Svea: Jedes Mal, wenn ich über die Brücke gehe, muss ich einen Augenblick stehen bleiben, damit ich realisiere, dass ich wirklich so verdammt dicht am Meer wohne. Sooft, wie ich gerne in Warnemünde wäre, bin ich es leider gar nicht.

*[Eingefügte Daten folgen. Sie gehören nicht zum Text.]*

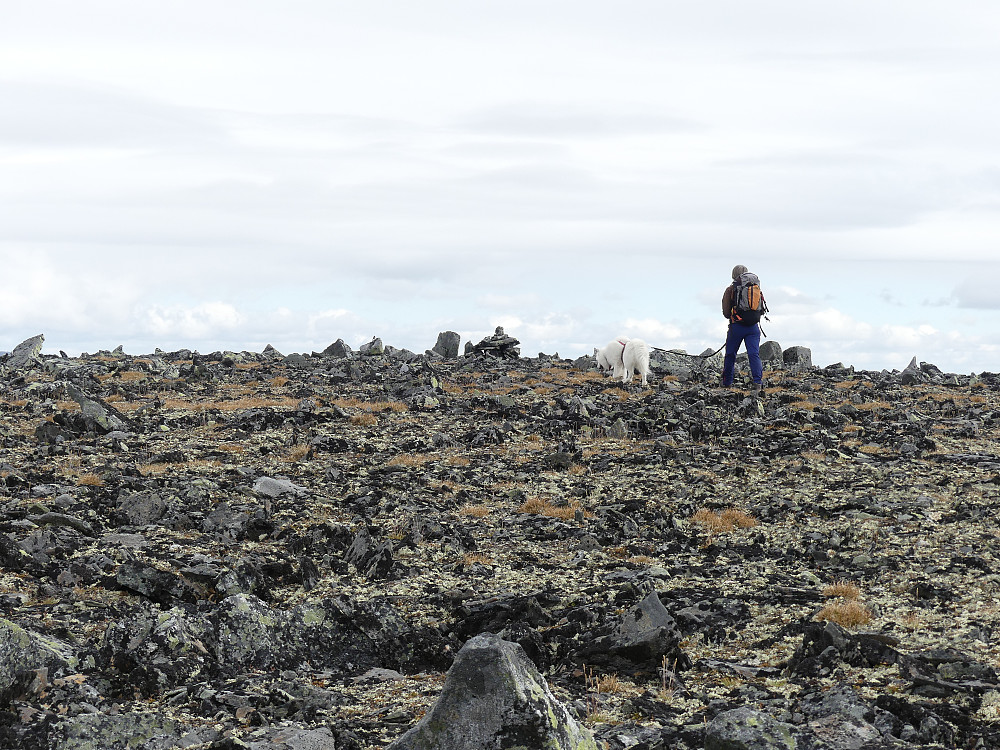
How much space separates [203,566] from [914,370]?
3092 centimetres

Das lässt mein Alltag nicht zu.

Svea - vorne, zweite von links, Foto Sylvia Funk

Svea – vorne, zweite von links,
Foto: Sylvia Funk

Mein persönlicher Lieblingsplatz in Warnemünde ist allerdings die Alexandrinenstraße. Sie verläuft parallel zum Alten Strom, ist niemals überladen und durch die kleinen Kapitänshäuser bekommt man einen Eindruck vom ursprünglichen Warnemünde. Das mag ich.

JJ: Worin besteht deine ganz persönliche Faszination Basketball und worin deine Faszination Tanz?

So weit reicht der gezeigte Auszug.